On the morning of 8 April 1982, an image counter to the laws of nature appeared in Daniel Shechtman's electron microscope. In all solid matter, atoms were believed to be packed inside crystals in symmetrical patterns that were repeated periodically over and over again. For scientists, this repetition was required in order to obtain a crystal.
Shechtman's image, however, showed that the atoms in his crystal were packed in a pattern that could not be repeated. Such a pattern was considered just as impossible as creating a football using only six-cornered polygons, when a sphere needs both five- and six-cornered polygons. His discovery was extremely controversial. In the course of defending his findings, he was asked to leave his research group. However, his battle eventually forced scientists to reconsider their conception of the very nature of matter.
Aperiodic mosaics, such as those found in the medieval Islamic mosaics of the Alhambra Palace in Spain and the Darb-i Imam Shrine in Iran, have helped scientists understand what quasicrystals look like at the atomic level. In those mosaics, as in quasicrystals, the patterns are regular - they follow mathematical rules - but they never repeat themselves.
When scientists describe Shechtman's quasicrystals, they use a concept that comes from mathematics and art: the golden ratio. This number had already caught the interest of mathematicians in Ancient Greece, as it often appeared in geometry. In quasicrystals, for instance, the ratio of various distances between atoms is related to the golden mean.

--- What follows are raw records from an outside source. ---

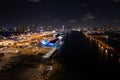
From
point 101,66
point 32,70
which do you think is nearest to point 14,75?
point 32,70

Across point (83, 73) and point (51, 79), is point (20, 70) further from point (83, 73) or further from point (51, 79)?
point (83, 73)

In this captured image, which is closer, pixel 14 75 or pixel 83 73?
pixel 14 75

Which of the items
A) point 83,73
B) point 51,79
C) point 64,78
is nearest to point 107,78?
point 83,73

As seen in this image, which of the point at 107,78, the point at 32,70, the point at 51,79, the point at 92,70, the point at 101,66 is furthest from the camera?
the point at 101,66

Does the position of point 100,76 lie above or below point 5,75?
below

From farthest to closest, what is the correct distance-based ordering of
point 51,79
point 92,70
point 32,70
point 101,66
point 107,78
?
point 101,66 < point 92,70 < point 107,78 < point 32,70 < point 51,79

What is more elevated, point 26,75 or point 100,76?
point 26,75

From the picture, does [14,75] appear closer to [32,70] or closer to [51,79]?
[32,70]

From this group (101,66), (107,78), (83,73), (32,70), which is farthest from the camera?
(101,66)

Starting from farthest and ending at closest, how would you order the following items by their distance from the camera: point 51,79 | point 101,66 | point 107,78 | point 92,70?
1. point 101,66
2. point 92,70
3. point 107,78
4. point 51,79
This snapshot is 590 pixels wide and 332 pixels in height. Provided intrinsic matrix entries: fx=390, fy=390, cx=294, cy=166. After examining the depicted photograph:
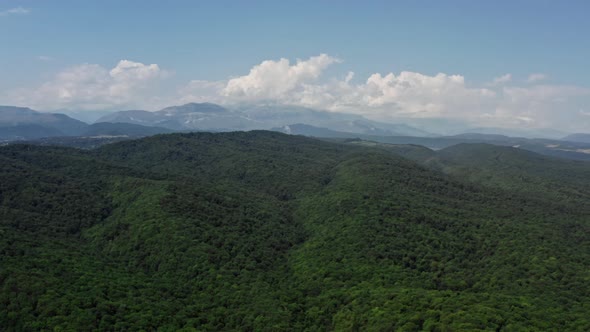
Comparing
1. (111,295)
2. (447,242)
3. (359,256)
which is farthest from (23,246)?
(447,242)

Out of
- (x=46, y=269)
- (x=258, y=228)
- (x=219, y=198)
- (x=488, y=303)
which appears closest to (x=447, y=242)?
(x=488, y=303)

Following Shechtman's discovery, scientists have produced other kinds of quasicrystals in the lab and discovered naturally occurring quasicrystals in mineral samples from a Russian river. A Swedish company has also found quasicrystals in a certain form of steel, where the crystals reinforce the material like armor. Scientists are currently experimenting with using quasicrystals in different products such as frying pans and diesel engines.